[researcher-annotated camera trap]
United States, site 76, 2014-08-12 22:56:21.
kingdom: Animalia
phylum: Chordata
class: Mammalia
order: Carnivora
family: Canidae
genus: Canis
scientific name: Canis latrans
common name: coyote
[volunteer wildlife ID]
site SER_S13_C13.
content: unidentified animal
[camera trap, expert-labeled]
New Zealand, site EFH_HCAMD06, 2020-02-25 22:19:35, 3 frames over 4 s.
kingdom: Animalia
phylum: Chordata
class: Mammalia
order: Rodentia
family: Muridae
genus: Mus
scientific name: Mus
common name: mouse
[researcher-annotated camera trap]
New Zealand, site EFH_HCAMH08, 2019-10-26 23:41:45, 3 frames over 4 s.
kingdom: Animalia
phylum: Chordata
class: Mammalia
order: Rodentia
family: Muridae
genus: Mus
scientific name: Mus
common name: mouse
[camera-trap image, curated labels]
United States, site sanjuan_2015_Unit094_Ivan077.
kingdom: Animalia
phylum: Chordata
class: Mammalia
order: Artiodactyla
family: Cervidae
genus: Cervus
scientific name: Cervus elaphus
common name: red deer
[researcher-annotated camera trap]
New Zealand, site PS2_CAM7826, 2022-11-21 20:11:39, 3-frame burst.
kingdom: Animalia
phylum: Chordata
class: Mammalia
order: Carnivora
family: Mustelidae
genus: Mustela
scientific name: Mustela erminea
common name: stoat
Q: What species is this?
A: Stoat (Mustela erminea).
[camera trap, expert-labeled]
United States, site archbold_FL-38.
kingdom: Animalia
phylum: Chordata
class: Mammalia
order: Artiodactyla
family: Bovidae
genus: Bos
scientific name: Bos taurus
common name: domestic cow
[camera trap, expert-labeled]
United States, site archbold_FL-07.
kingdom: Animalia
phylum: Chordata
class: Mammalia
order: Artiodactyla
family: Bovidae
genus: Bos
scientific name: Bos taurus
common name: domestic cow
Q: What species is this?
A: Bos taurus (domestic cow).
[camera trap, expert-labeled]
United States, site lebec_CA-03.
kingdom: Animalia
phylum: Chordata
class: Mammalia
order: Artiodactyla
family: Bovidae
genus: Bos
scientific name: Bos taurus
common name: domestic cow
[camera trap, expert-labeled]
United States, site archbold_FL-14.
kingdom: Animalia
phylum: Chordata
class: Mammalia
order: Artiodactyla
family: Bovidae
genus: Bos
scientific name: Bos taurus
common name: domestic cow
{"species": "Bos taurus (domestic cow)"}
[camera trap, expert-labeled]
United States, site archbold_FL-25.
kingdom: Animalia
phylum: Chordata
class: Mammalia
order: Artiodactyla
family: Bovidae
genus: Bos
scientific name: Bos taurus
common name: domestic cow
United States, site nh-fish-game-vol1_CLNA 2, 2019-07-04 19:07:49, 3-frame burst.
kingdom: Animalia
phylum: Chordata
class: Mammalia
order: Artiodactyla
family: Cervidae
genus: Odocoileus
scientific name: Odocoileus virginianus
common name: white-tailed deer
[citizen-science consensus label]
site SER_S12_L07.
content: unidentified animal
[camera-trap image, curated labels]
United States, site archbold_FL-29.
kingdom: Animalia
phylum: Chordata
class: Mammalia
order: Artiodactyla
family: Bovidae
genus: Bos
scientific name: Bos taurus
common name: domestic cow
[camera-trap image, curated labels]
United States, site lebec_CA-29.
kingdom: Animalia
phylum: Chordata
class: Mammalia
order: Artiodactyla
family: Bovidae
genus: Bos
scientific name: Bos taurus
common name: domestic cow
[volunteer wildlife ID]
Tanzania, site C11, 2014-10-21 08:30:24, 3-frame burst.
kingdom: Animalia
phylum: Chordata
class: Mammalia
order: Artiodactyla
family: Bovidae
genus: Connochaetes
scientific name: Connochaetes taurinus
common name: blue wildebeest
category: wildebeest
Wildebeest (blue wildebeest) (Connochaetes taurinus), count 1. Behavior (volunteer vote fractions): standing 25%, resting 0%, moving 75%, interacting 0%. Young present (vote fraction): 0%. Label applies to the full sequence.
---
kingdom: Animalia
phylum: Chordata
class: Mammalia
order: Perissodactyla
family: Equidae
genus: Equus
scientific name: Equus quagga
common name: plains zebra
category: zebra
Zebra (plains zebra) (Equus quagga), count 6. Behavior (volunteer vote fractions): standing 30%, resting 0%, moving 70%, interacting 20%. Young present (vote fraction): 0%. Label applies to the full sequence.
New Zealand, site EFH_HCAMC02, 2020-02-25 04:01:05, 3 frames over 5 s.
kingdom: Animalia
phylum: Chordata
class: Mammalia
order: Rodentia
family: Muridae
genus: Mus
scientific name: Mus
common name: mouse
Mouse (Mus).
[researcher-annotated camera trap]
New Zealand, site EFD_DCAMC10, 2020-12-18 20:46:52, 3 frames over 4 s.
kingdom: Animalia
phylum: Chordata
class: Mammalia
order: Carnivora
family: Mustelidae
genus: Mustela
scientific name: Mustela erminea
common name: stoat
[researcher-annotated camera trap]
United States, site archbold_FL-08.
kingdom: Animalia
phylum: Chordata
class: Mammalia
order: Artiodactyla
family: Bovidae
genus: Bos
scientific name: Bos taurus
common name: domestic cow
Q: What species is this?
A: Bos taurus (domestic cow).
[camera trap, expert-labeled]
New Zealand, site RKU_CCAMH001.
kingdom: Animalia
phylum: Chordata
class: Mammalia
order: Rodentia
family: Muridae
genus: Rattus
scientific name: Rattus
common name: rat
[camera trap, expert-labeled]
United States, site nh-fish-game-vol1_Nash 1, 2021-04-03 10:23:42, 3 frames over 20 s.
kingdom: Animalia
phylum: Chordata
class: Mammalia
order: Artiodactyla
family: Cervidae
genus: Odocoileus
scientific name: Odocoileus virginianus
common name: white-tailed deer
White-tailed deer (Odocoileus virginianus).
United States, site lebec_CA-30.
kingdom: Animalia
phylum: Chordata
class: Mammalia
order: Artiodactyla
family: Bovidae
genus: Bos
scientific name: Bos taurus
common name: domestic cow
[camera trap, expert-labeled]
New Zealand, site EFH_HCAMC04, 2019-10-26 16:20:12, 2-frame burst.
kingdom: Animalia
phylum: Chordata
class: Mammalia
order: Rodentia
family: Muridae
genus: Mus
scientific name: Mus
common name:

• DIRECTIONS FOR THIS TASK: Having read the material, transcribe all of it exactly.

• REPLY:
[researcher-annotated camera trap]
United States, site 76, 2014-08-12 22:56:21.
kingdom: Animalia
phylum: Chordata
class: Mammalia
order: Carnivora
family: Canidae
genus: Canis
scientific name: Canis latrans
common name: coyote
[volunteer wildlife ID]
site SER_S13_C13.
content: unidentified animal
[camera trap, expert-labeled]
New Zealand, site EFH_HCAMD06, 2020-02-25 22:19:35, 3 frames over 4 s.
kingdom: Animalia
phylum: Chordata
class: Mammalia
order: Rodentia
family: Muridae
genus: Mus
scientific name: Mus
common name: mouse
[researcher-annotated camera trap]
New Zealand, site EFH_HCAMH08, 2019-10-26 23:41:45, 3 frames over 4 s.
kingdom: Animalia
phylum: Chordata
class: Mammalia
order: Rodentia
family: Muridae
genus: Mus
scientific name: Mus
common name: mouse
[camera-trap image, curated labels]
United States, site sanjuan_2015_Unit094_Ivan077.
kingdom: Animalia
phylum: Chordata
class: Mammalia
order: Artiodactyla
family: Cervidae
genus: Cervus
scientific name: Cervus elaphus
common name: red deer
[researcher-annotated camera trap]
New Zealand, site PS2_CAM7826, 2022-11-21 20:11:39, 3-frame burst.
kingdom: Animalia
phylum: Chordata
class: Mammalia
order: Carnivora
family: Mustelidae
genus: Mustela
scientific name: Mustela erminea
common name: stoat
Q: What species is this?
A: Stoat (Mustela erminea).
[camera trap, expert-labeled]
United States, site archbold_FL-38.
kingdom: Animalia
phylum: Chordata
class: Mammalia
order: Artiodactyla
family: Bovidae
genus: Bos
scientific name: Bos taurus
common name: domestic cow
[camera trap, expert-labeled]
United States, site archbold_FL-07.
kingdom: Animalia
phylum: Chordata
class: Mammalia
order: Artiodactyla
family: Bovidae
genus: Bos
scientific name: Bos taurus
common name: domestic cow
Q: What species is this?
A: Bos taurus (domestic cow).
[camera trap, expert-labeled]
United States, site lebec_CA-03.
kingdom: Animalia
phylum: Chordata
class: Mammalia
order: Artiodactyla
family: Bovidae
genus: Bos
scientific name: Bos taurus
common name: domestic cow
[camera trap, expert-labeled]
United States, site archbold_FL-14.
kingdom: Animalia
phylum: Chordata
class: Mammalia
order: Artiodactyla
family: Bovidae
genus: Bos
scientific name: Bos taurus
common name: domestic cow
{"species": "Bos taurus (domestic cow)"}
[camera trap, expert-labeled]
United States, site archbold_FL-25.
kingdom: Animalia
phylum: Chordata
class: Mammalia
order: Artiodactyla
family: Bovidae
genus: Bos
scientific name: Bos taurus
common name: domestic cow
United States, site nh-fish-game-vol1_CLNA 2, 2019-07-04 19:07:49, 3-frame burst.
kingdom: Animalia
phylum: Chordata
class: Mammalia
order: Artiodactyla
family: Cervidae
genus: Odocoileus
scientific name: Odocoileus virginianus
common name: white-tailed deer
[citizen-science consensus label]
site SER_S12_L07.
content: unidentified animal
[camera-trap image, curated labels]
United States, site archbold_FL-29.
kingdom: Animalia
phylum: Chordata
class: Mammalia
order: Artiodactyla
family: Bovidae
genus: Bos
scientific name: Bos taurus
common name: domestic cow
[camera-trap image, curated labels]
United States, site lebec_CA-29.
kingdom: Animalia
phylum: Chordata
class: Mammalia
order: Artiodactyla
family: Bovidae
genus: Bos
scientific name: Bos taurus
common name: domestic cow
[volunteer wildlife ID]
Tanzania, site C11, 2014-10-21 08:30:24, 3-frame burst.
kingdom: Animalia
phylum: Chordata
class: Mammalia
order: Artiodactyla
family: Bovidae
genus: Connochaetes
scientific name: Connochaetes taurinus
common name: blue wildebeest
category: wildebeest
Wildebeest (blue wildebeest) (Connochaetes taurinus), count 1. Behavior (volunteer vote fractions): standing 25%, resting 0%, moving 75%, interacting 0%. Young present (vote fraction): 0%. Label applies to the full sequence.
---
kingdom: Animalia
phylum: Chordata
class: Mammalia
order: Perissodactyla
family: Equidae
genus: Equus
scientific name: Equus quagga
common name: plains zebra
category: zebra
Zebra (plains zebra) (Equus quagga), count 6. Behavior (volunteer vote fractions): standing 30%, resting 0%, moving 70%, interacting 20%. Young present (vote fraction): 0%. Label applies to the full sequence.
New Zealand, site EFH_HCAMC02, 2020-02-25 04:01:05, 3 frames over 5 s.
kingdom: Animalia
phylum: Chordata
class: Mammalia
order: Rodentia
family: Muridae
genus: Mus
scientific name: Mus
common name: mouse
Mouse (Mus).
[researcher-annotated camera trap]
New Zealand, site EFD_DCAMC10, 2020-12-18 20:46:52, 3 frames over 4 s.
kingdom: Animalia
phylum: Chordata
class: Mammalia
order: Carnivora
family: Mustelidae
genus: Mustela
scientific name: Mustela erminea
common name: stoat
[researcher-annotated camera trap]
United States, site archbold_FL-08.
kingdom: Animalia
phylum: Chordata
class: Mammalia
order: Artiodactyla
family: Bovidae
genus: Bos
scientific name: Bos taurus
common name: domestic cow
Q: What species is this?
A: Bos taurus (domestic cow).
[camera trap, expert-labeled]
New Zealand, site RKU_CCAMH001.
kingdom: Animalia
phylum: Chordata
class: Mammalia
order: Rodentia
family: Muridae
genus: Rattus
scientific name: Rattus
common name: rat
[camera trap, expert-labeled]
United States, site nh-fish-game-vol1_Nash 1, 2021-04-03 10:23:42, 3 frames over 20 s.
kingdom: Animalia
phylum: Chordata
class: Mammalia
order: Artiodactyla
family: Cervidae
genus: Odocoileus
scientific name: Odocoileus virginianus
common name: white-tailed deer
White-tailed deer (Odocoileus virginianus).
United States, site lebec_CA-30.
kingdom: Animalia
phylum: Chordata
class: Mammalia
order: Artiodactyla
family: Bovidae
genus: Bos
scientific name: Bos taurus
common name: domestic cow
[camera trap, expert-labeled]
New Zealand, site EFH_HCAMC04, 2019-10-26 16:20:12, 2-frame burst.
kingdom: Animalia
phylum: Chordata
class: Mammalia
order: Rodentia
family: Muridae
genus: Mus
scientific name: Mus
common name:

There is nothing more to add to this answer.